Mathematical modelling of a liver hollow fibre bioreactor

S. Webb1, I. Sorrell2, R. Shipley3, S. Regan4, I. Gardner5, M. Storm6, M. Ellis6, K. Luetchford6, J. Ward7, P. Sharma2, J. Firman2, D. Williams4. 1Liverpool John Moores University, Liverpool, UNITED KINGDOM, 2Molecular and Clinical Pharmacology, University of Liverpool, Liverpool, UNITED KINGDOM, 3Mechanical Engineering, University College London, London, UNITED KINGDOM, 4AstraZeneca, Cambridge, UNITED KINGDOM, 5CERTARA, Sheffield, UNITED KINGDOM, 6Chemical Engineering, University of Bath, Bath, UNITED KINGDOM, 7Department of Mathematical Sciences, Loughborough University, Loughborough, UNITED KINGDOM.

INTRODUCTION: Current 2D in vitro test systems are poorly predictive of the toxicity of chemicals entering the systemic circulation [1]. There is therefore an urgent need for models of systemic toxicity with improved predictivity. We are currently developing a hollow fibre bioreactor (HFB) system for hepatotoxicity testing. Previously HFBs have shown promise for use as bioartificial livers and their use in hepatotoxicity testing is a natural extension to this work [2,3,4]. To assist with the development of the HFB, the design has been mathematically modelled to inform its operating set up and aid in optimizing design to mimic hepatic physiological conditions.
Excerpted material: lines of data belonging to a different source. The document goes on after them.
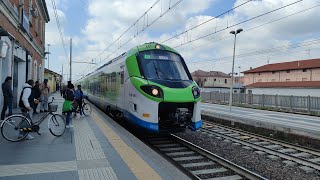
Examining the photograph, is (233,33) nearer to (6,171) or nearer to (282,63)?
(6,171)

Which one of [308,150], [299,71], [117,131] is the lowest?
[308,150]

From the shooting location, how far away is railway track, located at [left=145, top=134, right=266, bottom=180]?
276 inches

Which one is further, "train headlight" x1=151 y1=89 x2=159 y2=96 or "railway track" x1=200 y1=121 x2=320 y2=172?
"train headlight" x1=151 y1=89 x2=159 y2=96

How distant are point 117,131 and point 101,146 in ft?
7.69

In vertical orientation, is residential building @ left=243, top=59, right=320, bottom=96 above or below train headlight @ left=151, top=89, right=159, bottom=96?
above

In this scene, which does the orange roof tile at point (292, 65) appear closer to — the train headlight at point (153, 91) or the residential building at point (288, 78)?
the residential building at point (288, 78)

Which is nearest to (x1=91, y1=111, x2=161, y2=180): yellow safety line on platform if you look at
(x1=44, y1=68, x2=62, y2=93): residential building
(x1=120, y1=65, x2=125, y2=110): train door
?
(x1=120, y1=65, x2=125, y2=110): train door

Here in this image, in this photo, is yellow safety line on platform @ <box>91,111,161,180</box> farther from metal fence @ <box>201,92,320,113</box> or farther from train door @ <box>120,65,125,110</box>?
metal fence @ <box>201,92,320,113</box>

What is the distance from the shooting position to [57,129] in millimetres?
8797

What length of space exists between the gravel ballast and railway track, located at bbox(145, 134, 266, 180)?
0.71m

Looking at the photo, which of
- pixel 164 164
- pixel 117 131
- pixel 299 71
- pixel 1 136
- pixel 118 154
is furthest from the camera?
pixel 299 71

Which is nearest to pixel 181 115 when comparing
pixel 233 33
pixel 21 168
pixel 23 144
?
pixel 23 144

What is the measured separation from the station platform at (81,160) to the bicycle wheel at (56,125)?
0.18 meters

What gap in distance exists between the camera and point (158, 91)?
29.7 feet
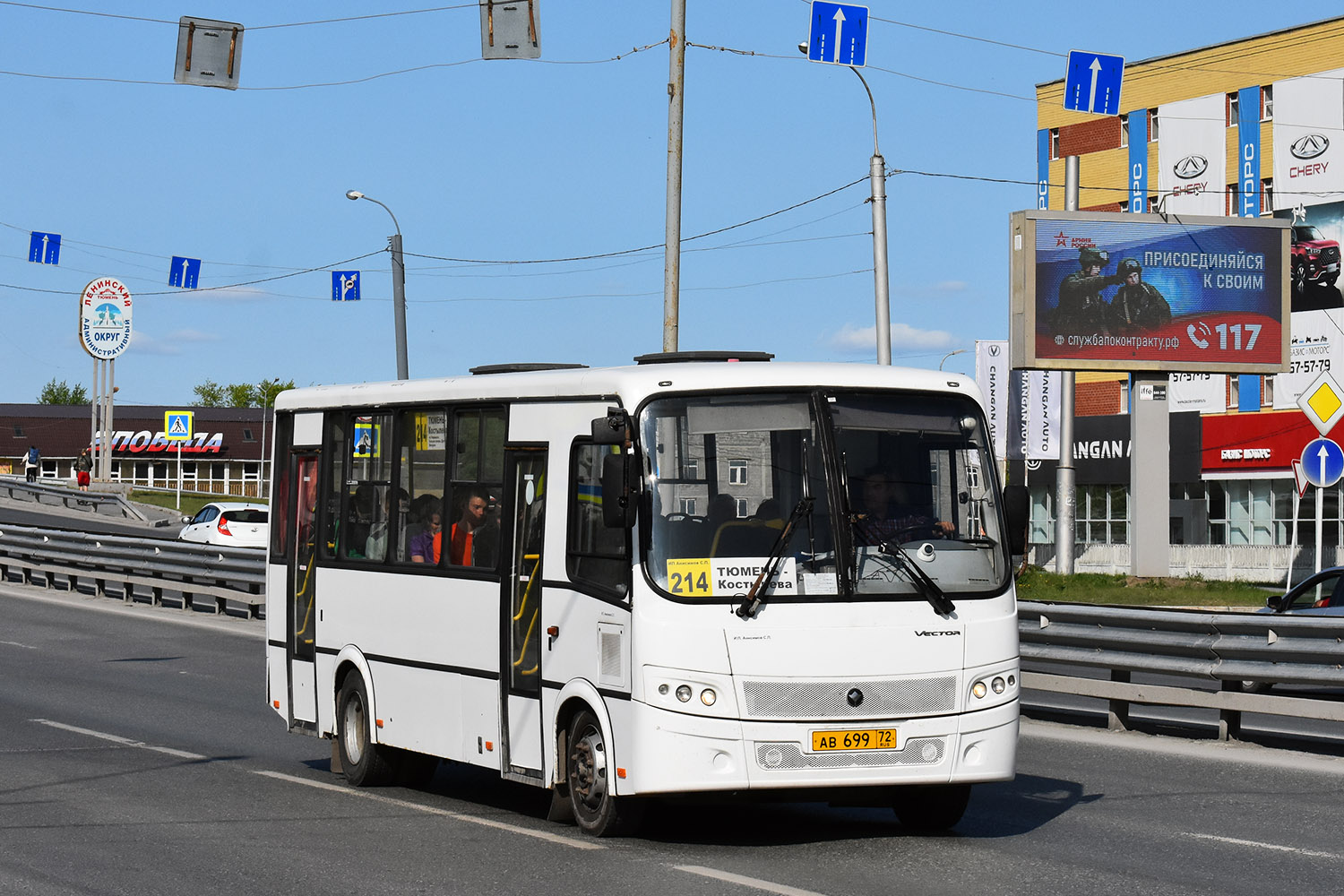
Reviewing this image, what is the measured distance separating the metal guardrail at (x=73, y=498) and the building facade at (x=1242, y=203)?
30.3 meters

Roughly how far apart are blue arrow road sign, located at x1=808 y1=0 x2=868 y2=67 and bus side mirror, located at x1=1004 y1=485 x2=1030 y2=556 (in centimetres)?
1813

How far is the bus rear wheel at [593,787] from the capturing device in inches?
372

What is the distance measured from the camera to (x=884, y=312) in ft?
98.1

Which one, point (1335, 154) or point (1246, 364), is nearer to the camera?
point (1246, 364)

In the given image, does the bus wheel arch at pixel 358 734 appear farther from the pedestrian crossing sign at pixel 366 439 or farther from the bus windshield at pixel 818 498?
the bus windshield at pixel 818 498

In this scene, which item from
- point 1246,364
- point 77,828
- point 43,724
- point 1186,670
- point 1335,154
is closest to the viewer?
point 77,828

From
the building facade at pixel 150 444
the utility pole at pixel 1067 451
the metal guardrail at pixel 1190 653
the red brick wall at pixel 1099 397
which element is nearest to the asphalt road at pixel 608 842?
the metal guardrail at pixel 1190 653

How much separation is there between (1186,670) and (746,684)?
6558 millimetres

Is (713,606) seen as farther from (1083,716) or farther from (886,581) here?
(1083,716)

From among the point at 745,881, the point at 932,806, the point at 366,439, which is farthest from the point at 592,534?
the point at 366,439

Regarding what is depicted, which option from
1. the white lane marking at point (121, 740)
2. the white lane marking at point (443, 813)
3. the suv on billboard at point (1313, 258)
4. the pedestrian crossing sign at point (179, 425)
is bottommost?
the white lane marking at point (121, 740)

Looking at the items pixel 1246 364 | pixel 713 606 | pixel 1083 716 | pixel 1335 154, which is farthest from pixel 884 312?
pixel 1335 154

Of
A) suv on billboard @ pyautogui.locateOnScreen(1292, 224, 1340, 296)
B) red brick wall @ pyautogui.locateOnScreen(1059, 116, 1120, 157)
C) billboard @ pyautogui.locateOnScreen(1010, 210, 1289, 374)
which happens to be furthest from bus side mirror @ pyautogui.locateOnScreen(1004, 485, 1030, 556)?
red brick wall @ pyautogui.locateOnScreen(1059, 116, 1120, 157)

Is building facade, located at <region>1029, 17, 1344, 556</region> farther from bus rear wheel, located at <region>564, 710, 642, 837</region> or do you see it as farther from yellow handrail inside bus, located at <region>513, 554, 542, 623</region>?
bus rear wheel, located at <region>564, 710, 642, 837</region>
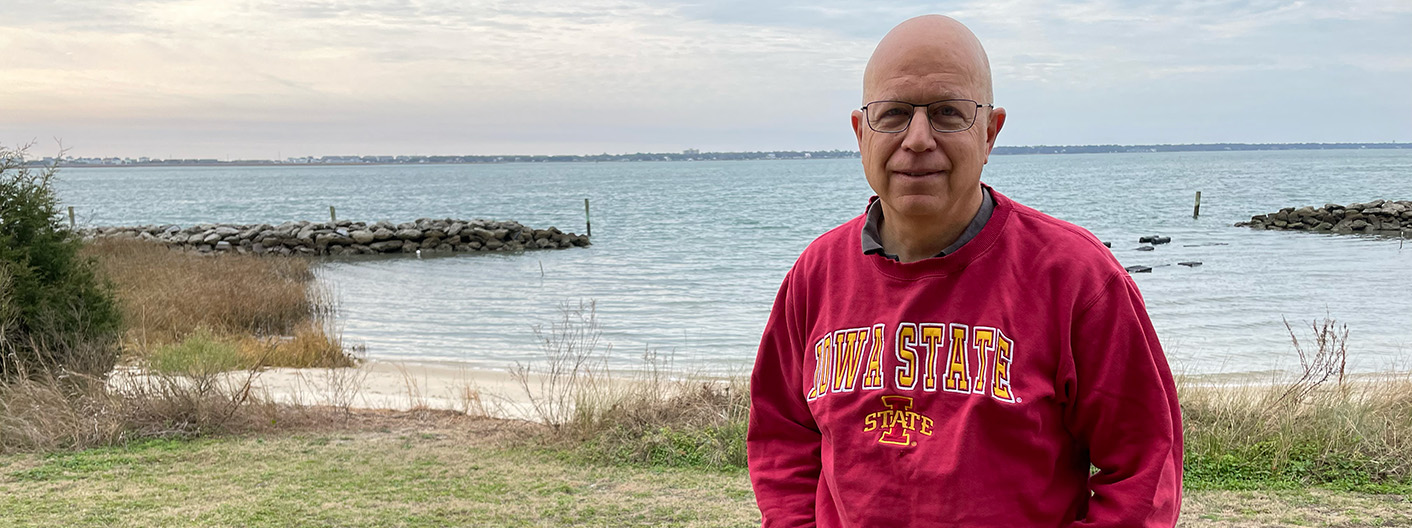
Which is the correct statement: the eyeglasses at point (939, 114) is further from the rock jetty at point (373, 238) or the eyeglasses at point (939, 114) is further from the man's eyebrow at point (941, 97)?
the rock jetty at point (373, 238)

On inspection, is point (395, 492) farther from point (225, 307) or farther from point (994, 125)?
point (225, 307)

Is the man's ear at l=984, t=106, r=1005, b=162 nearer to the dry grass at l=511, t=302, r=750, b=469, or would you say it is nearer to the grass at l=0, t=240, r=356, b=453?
the dry grass at l=511, t=302, r=750, b=469

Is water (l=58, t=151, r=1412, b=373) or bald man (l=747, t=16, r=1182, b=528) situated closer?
bald man (l=747, t=16, r=1182, b=528)

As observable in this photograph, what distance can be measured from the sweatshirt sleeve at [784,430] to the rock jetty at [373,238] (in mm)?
35885

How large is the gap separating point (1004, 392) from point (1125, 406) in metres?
0.20

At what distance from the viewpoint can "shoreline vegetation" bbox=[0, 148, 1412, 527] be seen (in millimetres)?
5641

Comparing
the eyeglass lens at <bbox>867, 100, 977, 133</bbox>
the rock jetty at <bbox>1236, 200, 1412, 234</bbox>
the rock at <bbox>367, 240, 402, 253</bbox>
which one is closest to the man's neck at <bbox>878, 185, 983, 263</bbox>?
the eyeglass lens at <bbox>867, 100, 977, 133</bbox>

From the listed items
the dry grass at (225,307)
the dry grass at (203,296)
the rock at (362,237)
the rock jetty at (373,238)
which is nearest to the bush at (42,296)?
the dry grass at (225,307)

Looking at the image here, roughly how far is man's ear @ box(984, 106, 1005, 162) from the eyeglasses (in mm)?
78

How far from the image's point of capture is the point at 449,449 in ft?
24.3

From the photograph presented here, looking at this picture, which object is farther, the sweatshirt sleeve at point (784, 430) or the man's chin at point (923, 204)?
the sweatshirt sleeve at point (784, 430)

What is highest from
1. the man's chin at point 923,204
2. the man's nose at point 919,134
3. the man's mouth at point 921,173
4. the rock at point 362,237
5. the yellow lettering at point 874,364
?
the man's nose at point 919,134

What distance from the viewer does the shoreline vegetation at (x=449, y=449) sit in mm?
5641

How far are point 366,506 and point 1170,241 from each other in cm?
3629
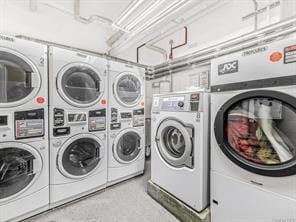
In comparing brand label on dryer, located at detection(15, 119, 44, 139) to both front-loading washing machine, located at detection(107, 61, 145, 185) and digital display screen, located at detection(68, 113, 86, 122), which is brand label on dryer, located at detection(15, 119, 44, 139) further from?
front-loading washing machine, located at detection(107, 61, 145, 185)

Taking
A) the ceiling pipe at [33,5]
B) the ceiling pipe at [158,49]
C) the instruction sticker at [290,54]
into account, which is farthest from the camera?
the ceiling pipe at [158,49]

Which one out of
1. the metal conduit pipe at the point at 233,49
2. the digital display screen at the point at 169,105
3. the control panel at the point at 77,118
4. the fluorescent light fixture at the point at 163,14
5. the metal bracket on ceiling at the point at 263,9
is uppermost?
the metal bracket on ceiling at the point at 263,9

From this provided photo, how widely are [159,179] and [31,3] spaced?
2.61 metres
METHODS: Based on in vitro data, a cell-scale in silico cellular metabolism model was derived to describe the kinetics of cellular drug uptake, metabolism and excretion. The cell-scale model was then incorporated into a model for a functional liver sinusoid. Sinusoid fluid flow was then incorporated as advection-diffusion rate equations. Whole body predictions were obtained by representing the liver as a collection of in silico sinusoids and incorporating this into a physiologically based pharmacokinetic (PBPK) framework.

RESULTS: The analysis of this model has produced novel results that allow the operating set up to be calculated and predictions of compound clearance generated. The model predicts the inlet oxygen concentration and flow rate that gives a physiological oxygen gradient in the HFB to mimic a liver sinusoid. It has also been used to predict the concentration gradients and clearance of a test drug, paracetamol (APAP). The effect of altering the HFB dimensions and fibre properties on paracetamol clearance under the condition of a physiological oxygen gradient is analysed.

Fig. 1: Computer simulation of concentration gradients of (A) oxygen and (B) APAP within a hollow fibre bioreactor seeded with primary rat hepatocytes with zonal regions indicated.

CONCLUSIONS: Our predictions indicate that APAP clearance for a fixed inlet dose is likely to be significantly sensitive to the density of cells, membrane permeability and width. These theoretical predictions can be used to design the most appropriate experimental set up and data analysis to quantitatively compare the functionality of cell types that are cultured within the HFB to those in other systems.

REFERENCES: 1Godoy P et al. Archives of Toxicology. (2013) 87:1315-530. 2Allen JW et al. Toxicological Sciences. (2005) 84:110-9. 3Jasmund I et al. Biotechnology Progress. (2002) 18:839-46. 4Lu HF et al. Tissue Engineering. (2005) 11:1667-77.